The biggest lapses in compliance in the three key areas – wearing a mask, social distancing and washing hands often – tend to happen around holidays.
Dr. Jeremy Blanchard, the Chief Medical Officer of North Mississippi Health Services (NMHS), said that while health officials have had a hard time predicting when surges will occur, they are associated with times when people seem to drop their guard.
“That could be everything from decreasing social distancing, gathering indoors, such as Christmas, or not masking, such as early on during social gatherings where masks were not as common,” Blanchard said.
With spring break coming up in mid-March, Wilson said Mississippians have to remember that “the governor’s mandate has gone away, but it has not barred anyone from continuing to use common sense.”

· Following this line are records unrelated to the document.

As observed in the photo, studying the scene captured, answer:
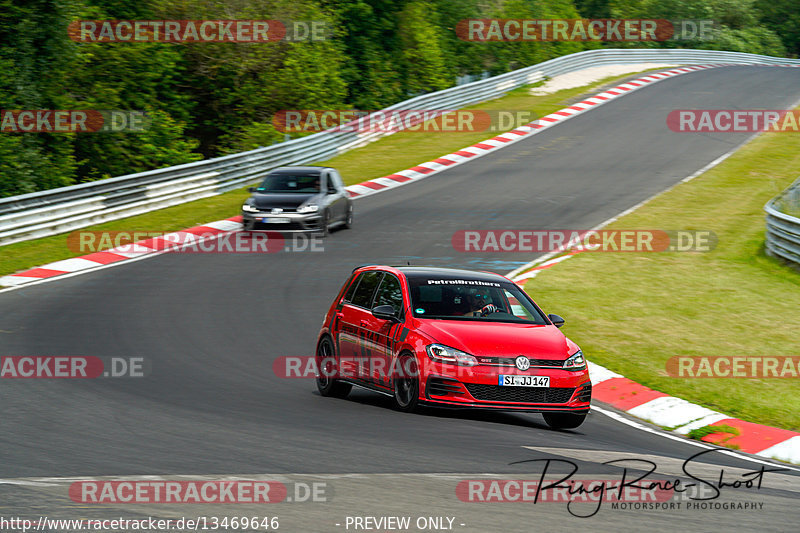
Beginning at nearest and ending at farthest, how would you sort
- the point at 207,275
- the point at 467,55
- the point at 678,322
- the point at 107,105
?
1. the point at 678,322
2. the point at 207,275
3. the point at 107,105
4. the point at 467,55

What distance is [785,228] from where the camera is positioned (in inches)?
768

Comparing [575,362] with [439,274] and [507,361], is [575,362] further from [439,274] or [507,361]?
[439,274]

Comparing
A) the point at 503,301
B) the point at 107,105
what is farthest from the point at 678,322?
the point at 107,105

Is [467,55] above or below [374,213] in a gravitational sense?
above

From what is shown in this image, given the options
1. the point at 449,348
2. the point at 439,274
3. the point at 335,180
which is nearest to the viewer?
the point at 449,348

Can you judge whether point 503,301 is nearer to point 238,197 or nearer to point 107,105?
point 238,197

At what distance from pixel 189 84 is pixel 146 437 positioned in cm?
3156

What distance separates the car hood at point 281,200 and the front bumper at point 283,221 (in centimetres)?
25

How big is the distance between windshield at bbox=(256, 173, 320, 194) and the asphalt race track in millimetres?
1405

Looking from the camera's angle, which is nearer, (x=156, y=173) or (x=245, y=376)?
(x=245, y=376)

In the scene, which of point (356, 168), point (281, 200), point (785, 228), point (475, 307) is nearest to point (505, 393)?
point (475, 307)

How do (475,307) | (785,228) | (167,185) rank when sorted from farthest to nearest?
(167,185)
(785,228)
(475,307)

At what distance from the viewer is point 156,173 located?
84.7 ft

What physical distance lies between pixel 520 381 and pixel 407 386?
1097 mm
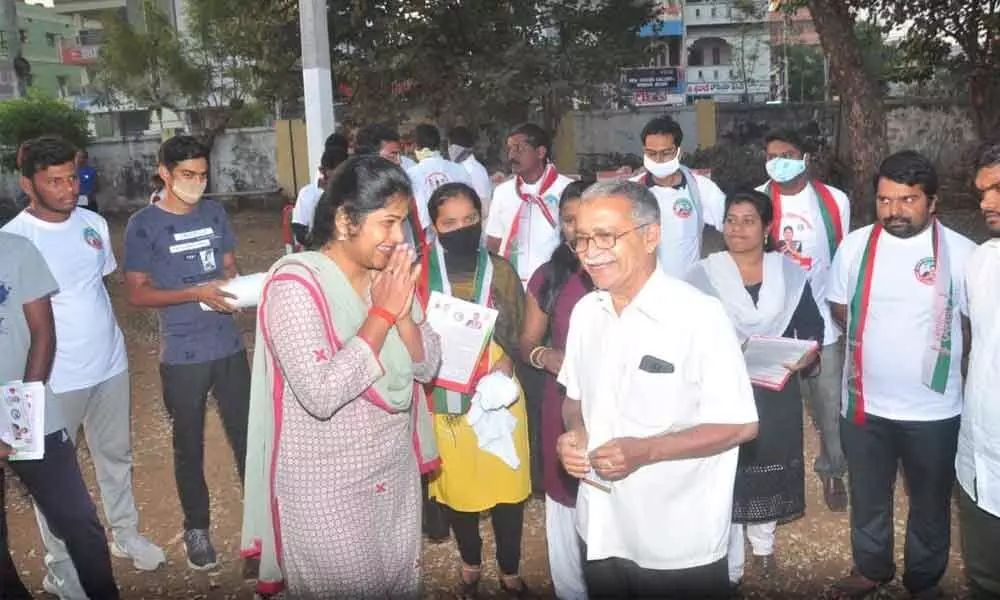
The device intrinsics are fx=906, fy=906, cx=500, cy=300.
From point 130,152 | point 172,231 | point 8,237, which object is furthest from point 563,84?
point 130,152

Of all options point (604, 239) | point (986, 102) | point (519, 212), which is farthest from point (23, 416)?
point (986, 102)

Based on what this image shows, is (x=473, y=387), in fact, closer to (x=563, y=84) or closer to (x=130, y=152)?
(x=563, y=84)

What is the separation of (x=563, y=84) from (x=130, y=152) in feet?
45.3

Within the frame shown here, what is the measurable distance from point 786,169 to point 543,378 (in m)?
1.96

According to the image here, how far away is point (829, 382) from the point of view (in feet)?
16.1

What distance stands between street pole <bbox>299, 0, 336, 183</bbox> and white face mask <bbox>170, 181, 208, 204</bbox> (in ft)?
15.7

“Common sense tells us right now that we should not stop wearing a mask. If you’re going on spring break, clearly I would advise you to continue to wash your hands, social distance and wear a mask,” Wilson said. “Even though that mask mandate is not there, there’s no reason you can’t wear a mask. It’s fairly basic.”

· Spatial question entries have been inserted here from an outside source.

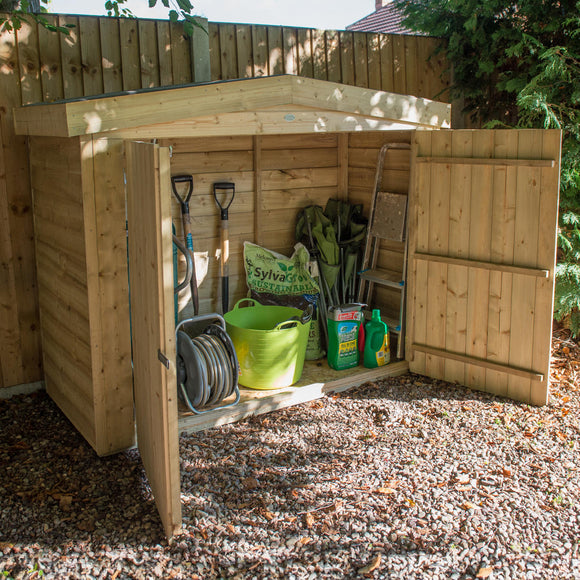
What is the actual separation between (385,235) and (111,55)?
265cm

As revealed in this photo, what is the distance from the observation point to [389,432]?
4.71m

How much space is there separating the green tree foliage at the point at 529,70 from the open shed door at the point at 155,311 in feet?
12.3

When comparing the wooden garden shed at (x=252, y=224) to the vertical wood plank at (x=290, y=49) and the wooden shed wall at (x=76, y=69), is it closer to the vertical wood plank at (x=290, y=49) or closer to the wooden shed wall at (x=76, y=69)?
the wooden shed wall at (x=76, y=69)

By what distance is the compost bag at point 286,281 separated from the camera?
598cm

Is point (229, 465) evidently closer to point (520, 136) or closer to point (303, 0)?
point (520, 136)

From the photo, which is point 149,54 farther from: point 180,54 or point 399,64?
point 399,64

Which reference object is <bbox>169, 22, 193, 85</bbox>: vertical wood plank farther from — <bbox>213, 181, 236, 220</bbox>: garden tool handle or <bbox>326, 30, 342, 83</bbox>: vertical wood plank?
<bbox>326, 30, 342, 83</bbox>: vertical wood plank

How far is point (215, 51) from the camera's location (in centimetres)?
558

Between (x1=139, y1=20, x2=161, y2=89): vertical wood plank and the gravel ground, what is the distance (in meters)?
2.59

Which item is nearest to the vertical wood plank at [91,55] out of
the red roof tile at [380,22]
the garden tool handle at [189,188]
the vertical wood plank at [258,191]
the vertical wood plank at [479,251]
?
the garden tool handle at [189,188]

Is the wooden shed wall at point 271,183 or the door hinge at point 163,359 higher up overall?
the wooden shed wall at point 271,183

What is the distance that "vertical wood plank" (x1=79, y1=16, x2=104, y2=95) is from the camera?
508 centimetres

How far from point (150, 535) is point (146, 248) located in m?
1.46

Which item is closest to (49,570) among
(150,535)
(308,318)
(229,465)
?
(150,535)
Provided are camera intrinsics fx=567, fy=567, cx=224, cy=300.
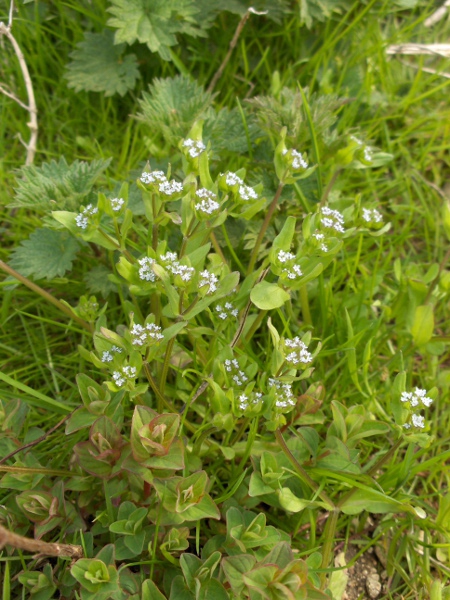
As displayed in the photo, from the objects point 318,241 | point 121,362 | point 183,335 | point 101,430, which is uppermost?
point 318,241

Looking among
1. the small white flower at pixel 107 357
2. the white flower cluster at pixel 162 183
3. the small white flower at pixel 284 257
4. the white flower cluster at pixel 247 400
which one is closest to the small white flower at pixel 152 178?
the white flower cluster at pixel 162 183

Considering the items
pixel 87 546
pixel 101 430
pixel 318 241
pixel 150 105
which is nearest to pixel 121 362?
pixel 101 430

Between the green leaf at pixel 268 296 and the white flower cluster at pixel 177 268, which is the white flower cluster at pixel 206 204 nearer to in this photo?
the white flower cluster at pixel 177 268

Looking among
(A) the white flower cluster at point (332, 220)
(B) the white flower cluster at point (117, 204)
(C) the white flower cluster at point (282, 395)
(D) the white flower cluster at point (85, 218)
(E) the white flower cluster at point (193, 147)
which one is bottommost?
(C) the white flower cluster at point (282, 395)

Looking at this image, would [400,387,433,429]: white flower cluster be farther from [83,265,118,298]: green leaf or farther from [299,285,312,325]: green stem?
[83,265,118,298]: green leaf

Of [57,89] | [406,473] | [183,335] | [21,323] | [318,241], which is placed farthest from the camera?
[57,89]

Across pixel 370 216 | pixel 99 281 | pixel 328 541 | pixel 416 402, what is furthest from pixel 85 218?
pixel 328 541

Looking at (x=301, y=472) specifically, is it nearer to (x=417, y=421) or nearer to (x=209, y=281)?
(x=417, y=421)

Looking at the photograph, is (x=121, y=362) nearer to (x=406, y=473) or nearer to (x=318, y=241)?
(x=318, y=241)
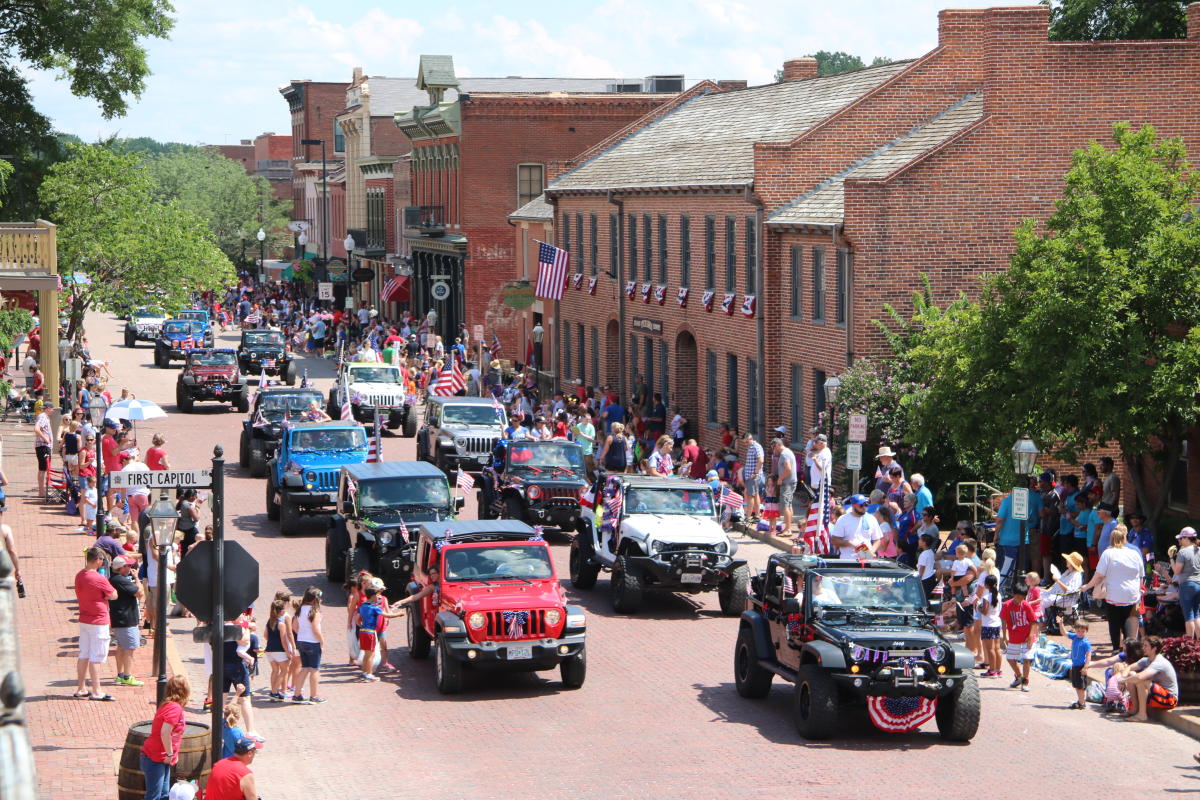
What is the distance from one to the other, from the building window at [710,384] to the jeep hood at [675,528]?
58.6ft

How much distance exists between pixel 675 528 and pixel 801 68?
30773mm

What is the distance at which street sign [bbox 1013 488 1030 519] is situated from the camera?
70.8 feet

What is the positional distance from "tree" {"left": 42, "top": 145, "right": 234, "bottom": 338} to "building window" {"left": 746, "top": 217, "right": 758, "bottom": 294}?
21.9 meters

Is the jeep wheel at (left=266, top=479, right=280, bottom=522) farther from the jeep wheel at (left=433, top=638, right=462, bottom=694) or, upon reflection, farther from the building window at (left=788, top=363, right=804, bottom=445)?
the jeep wheel at (left=433, top=638, right=462, bottom=694)

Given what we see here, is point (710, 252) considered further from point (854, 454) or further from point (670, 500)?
point (670, 500)

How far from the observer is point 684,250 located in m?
43.1

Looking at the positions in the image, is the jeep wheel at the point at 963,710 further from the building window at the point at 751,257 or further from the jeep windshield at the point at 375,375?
the jeep windshield at the point at 375,375

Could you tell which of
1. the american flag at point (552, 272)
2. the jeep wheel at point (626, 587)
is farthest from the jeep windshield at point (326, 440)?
the american flag at point (552, 272)

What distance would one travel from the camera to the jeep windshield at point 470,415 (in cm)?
3681

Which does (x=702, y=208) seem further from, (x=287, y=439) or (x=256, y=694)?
(x=256, y=694)

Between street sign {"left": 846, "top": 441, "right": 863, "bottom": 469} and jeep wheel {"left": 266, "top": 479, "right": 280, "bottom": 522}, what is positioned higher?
street sign {"left": 846, "top": 441, "right": 863, "bottom": 469}

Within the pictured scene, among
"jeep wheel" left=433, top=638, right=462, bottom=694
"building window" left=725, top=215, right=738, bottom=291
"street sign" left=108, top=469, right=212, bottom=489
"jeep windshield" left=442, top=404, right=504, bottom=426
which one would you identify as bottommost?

As the state’s masking and social distancing orders expire, instituting mask mandates has been left up to each municipality.
City leaders in Tupelo currently have no plans to impose a local mask mandate for the entire city, but Mayor Jason Shelton is expected to issue a local order requiring people to wear masks inside of city-owned buildings, such as City Hall.
Don Lewis, Tupelo’s chief operations officer, said the mayor sent an email on Tuesday evening to members of the city council and leaders of city departments informing them that masks are still required inside government buildings.
Blanchard said he has conversations with many different groups in the area, but “what we never do is advise them.” Instead, NMHS shares its own practices.
A list of “NMHS Safety Practices” reiterating the importance of wearing masks, social distancing and hand hygiene have been sent to the mayor and his office although Blanchard said he has not spoken to Shelton since Reeves’ new order took effect.
The simple steps they listed have been used to create an “incredibly safe environment” within NMHS institutions, according to Blanchard.
“We’re in a time where our relationship with each other as individuals and human beings is more important than it’s ever been because if we can be respectful of each other, be kind to each other and listen, understand and not reply, then what comes out of that is a conversation that allows us each to protect each other,” Blanchard said.
Taylor Vance contributed to this report.